Start of Passage to read
Still a Prefect NooB! I am failing to find a simp...
# prefect-community
c
Still a Prefect NooB! I am failing to find a simple example of what I am trying to do with Prefect. It seems like it would be not very much code! Firstly I want to run a query in a file against a Snowflake database. Secondly, I'd like to take the data returned by the snowflake query and insert it into a postgres table. Seems simple, right?
1
...and yet, I am not sure where to begin! I've done lots of SQL in my life but am completely new to both Prefect & Python. But I like to think I can be taught! 😜
k
Just to make sure I understood correctly, you are writing the workflow in Python right?
c
Yeah I think that is the plan. Thats what Prefect is all about right? Running work flows written in Python?
k
that’s right
I would suggest that you have functions written in Python first. Then read this getting started tutorial
c
Hmmm. Yeah we are currently on 1.2.4 not sure when an upgrade will happen
b
If I can add two cents, prefect is much easier to learn than database connectors, which can be a tricky topic in their own right! Try getting started with psycopg2 for Postgres and the snowflake-connector for Snowflake.
End of Passage to read
Start of Data section
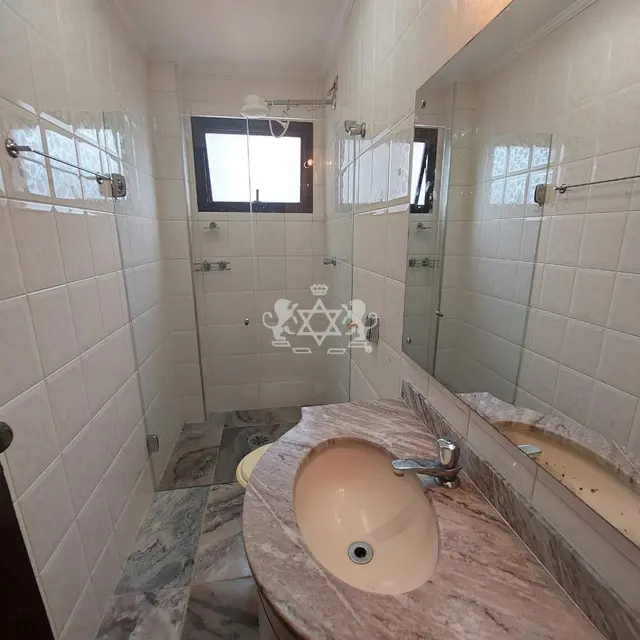 Apartamento à venda no Sumaré - Caraguatatuba / SP - Cod. AP0221 — foto 19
End of Data section
**Required action**
Reproduce the Prefect forum thread above word for word, in full.

**Your response**
Still a Prefect NooB! I am failing to find a simp...
# prefect-community
c
Still a Prefect NooB! I am failing to find a simple example of what I am trying to do with Prefect. It seems like it would be not very much code! Firstly I want to run a query in a file against a Snowflake database. Secondly, I'd like to take the data returned by the snowflake query and insert it into a postgres table. Seems simple, right?
1
...and yet, I am not sure where to begin! I've done lots of SQL in my life but am completely new to both Prefect & Python. But I like to think I can be taught! 😜
k
Just to make sure I understood correctly, you are writing the workflow in Python right?
c
Yeah I think that is the plan. Thats what Prefect is all about right? Running work flows written in Python?
k
that’s right
I would suggest that you have functions written in Python first. Then read this getting started tutorial
c
Hmmm. Yeah we are currently on 1.2.4 not sure when an upgrade will happen
b
If I can add two cents, prefect is much easier to learn than database connectors, which can be a tricky topic in their own right! Try getting started with psycopg2 for Postgres and the snowflake-connector for Snowflake.